BLAIR: Yeah. And these tend to be the best podcasts I find, so I think we're set up properly here.
DAVID: Good All right. As I was thinking about this and then you and I were bouncing a couple of texts back and forth, we were wondering if there's some quick way to just put a name tag next to these things so that at least it's clear to us and maybe it's clear to the folks that are listening to us so graciously what we mean by these things. Positioning if it means anything, to me, it means courage because when I talk with somebody about their positioning, they frequently know ... I suspect this is true for you too. They know that their positioning is not very good, it's somewhat lame. It's maybe in the right direction but it stopped from where it could be. Sometimes, they really need more information, and I enjoy those engagements because I get to help them just like you do. But most of the time, it feels like it's more about courage. And that's why I thought it might make sense to just call this positioning segment about courage. Does that make sense?
BLAIR: Yeah. And I think we'll do this for each of the four sections. Positioning is about courage, lead gen is about blank, et cetera. And it really does come down to that word. I like the metaphor of the creative principle, standing in a room full of doors and you're a highly curious, creative problem solver. And behind every door is a problem or a set of problems. And you want to walk through every door and solve every problem on the other side of every door. You structure your business in a way that allows you to walk through every door and then I'm standing over your shoulder as are you and saying, "No, no, no, pick one door, walk through and never look back." And you don't walk through because you're certain that on the other side of the door is your death from boredom. It's a gray boring room and you're in a straitjacket. But that's not what's on the other side of the door, it's more doors. But it's the fear of not being able to see what's behind those other doors.
BLAIR: That's where the courage comes from. And people like you and me say to our clients all the time, "No, no, you have to trust me that that's not what's on the other side of the door. There's a rich, exciting, and very lucrative world on the other side of that one door." The courage comes from everything that you'll walk away from, just imagining all of the wonderful things that you might possibly do that you're going to give up. And that's why it's about courage.

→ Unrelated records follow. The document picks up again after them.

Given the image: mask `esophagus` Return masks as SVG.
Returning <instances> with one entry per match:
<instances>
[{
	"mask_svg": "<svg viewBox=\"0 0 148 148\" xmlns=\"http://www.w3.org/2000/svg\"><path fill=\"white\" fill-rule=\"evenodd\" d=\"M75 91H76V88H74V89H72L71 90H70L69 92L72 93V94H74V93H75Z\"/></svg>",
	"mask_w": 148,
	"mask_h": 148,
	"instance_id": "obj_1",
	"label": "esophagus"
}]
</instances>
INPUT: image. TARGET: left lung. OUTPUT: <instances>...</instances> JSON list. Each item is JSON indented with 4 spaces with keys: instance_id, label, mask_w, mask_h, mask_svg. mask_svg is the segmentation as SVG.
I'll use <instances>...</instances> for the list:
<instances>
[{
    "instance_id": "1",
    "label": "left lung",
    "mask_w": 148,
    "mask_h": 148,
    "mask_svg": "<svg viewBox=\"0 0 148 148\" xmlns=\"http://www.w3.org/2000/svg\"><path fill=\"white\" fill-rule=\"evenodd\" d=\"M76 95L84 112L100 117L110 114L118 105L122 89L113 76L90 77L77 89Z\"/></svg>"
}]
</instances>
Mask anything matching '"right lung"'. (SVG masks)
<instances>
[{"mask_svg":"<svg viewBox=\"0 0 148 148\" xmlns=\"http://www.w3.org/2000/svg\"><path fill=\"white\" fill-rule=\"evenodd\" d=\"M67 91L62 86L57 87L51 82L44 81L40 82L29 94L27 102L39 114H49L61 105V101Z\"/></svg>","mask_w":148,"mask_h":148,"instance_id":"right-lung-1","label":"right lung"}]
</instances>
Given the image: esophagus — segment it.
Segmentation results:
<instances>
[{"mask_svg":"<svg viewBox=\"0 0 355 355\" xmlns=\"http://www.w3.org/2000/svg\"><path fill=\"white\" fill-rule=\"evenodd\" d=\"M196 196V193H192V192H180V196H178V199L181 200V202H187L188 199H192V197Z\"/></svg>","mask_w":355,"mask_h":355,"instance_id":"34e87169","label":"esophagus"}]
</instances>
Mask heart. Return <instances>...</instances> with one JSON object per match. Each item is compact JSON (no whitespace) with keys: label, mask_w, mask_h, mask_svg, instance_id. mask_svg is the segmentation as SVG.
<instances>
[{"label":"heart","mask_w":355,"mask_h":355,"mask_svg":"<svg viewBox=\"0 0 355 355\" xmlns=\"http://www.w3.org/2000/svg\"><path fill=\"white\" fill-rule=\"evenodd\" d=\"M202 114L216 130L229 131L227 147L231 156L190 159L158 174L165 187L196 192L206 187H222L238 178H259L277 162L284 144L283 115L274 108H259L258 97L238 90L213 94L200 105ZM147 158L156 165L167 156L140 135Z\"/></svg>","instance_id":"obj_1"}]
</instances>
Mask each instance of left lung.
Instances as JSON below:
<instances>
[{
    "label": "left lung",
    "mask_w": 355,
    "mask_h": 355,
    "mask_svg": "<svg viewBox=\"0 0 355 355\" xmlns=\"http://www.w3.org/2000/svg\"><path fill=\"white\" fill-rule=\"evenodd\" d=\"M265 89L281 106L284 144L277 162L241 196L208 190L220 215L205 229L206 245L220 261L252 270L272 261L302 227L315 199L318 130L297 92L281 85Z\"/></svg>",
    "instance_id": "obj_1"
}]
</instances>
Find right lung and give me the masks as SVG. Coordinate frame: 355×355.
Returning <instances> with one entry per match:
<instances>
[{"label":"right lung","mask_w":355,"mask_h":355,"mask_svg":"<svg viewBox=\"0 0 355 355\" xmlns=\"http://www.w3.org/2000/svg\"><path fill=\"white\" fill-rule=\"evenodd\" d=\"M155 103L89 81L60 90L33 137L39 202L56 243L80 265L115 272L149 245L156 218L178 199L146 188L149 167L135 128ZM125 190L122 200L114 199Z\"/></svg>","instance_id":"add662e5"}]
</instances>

DAVID: Yeah. And leaving opportunity on the table. I remember speaking somewhere sometime and saying to people, and I think they'd kind of drifted off at the point. And I said this and I saw some of them paying more attention, the kind of attention that I deserve in this talk. And I was saying to them, all right, fast forward to a point in your lives and pretend that you're looking back, you're still saying you can still think objectively. And you look back over your life and you say to yourself, "Why didn't I accomplish more?" And then ask yourself is, it because you didn't have enough opportunity or because you didn't make choices? In other words, if you felt like you needed more opportunity, you wouldn't go through that door using your image because the notion of leaving all that opportunity that you see right now behind you is just terrifying. Is it that? Is that why you weren't as effective as you could have been or is it because you didn't ever focus, you didn't have courage? And that's where all of this comes into play.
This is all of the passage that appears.